- **The input**
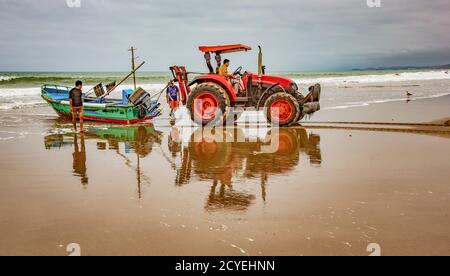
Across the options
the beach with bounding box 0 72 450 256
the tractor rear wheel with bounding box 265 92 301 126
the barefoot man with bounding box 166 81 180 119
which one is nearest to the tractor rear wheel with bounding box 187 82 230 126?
the tractor rear wheel with bounding box 265 92 301 126

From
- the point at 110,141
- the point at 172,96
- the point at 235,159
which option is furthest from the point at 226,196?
the point at 172,96

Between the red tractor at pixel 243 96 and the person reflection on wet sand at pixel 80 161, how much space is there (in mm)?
3612

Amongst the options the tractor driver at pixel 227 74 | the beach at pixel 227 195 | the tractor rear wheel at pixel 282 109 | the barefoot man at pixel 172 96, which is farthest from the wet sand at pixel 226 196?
the barefoot man at pixel 172 96

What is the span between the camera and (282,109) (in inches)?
421

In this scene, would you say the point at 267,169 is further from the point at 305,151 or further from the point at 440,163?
the point at 440,163

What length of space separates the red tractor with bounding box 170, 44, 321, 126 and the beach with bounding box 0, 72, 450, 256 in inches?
74.3

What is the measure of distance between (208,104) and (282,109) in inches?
81.1

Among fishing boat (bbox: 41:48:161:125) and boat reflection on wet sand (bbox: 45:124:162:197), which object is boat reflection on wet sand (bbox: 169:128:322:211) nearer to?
boat reflection on wet sand (bbox: 45:124:162:197)

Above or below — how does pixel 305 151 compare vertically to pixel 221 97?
below

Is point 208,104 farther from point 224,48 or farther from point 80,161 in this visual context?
point 80,161

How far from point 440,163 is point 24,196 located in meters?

- **The problem**
Please lay out the material as a Markdown table with the columns Row and Line, starting at the line that contains "In this scene, would" and ending at the final line of the material, with blank lines left out.

- **The answer**
| Row | Line |
|---|---|
| 1 | In this scene, would you say the point at 267,169 is further from the point at 305,151 or further from the point at 440,163? |
| 2 | the point at 440,163 |
| 3 | What length of space separates the red tractor with bounding box 170, 44, 321, 126 and the beach with bounding box 0, 72, 450, 256 in inches? |
| 4 | 74.3 |
| 5 | What is the measure of distance between (208,104) and (282,109) in inches? |
| 6 | 81.1 |
| 7 | Among fishing boat (bbox: 41:48:161:125) and boat reflection on wet sand (bbox: 45:124:162:197), which object is boat reflection on wet sand (bbox: 169:128:322:211) nearer to? |
| 8 | boat reflection on wet sand (bbox: 45:124:162:197) |
| 9 | Above or below — how does pixel 305 151 compare vertically to pixel 221 97? |
| 10 | below |
| 11 | Is point 208,104 farther from point 224,48 or farther from point 80,161 in this visual context? |
| 12 | point 80,161 |
| 13 | How far from point 440,163 is point 24,196 located in meters? |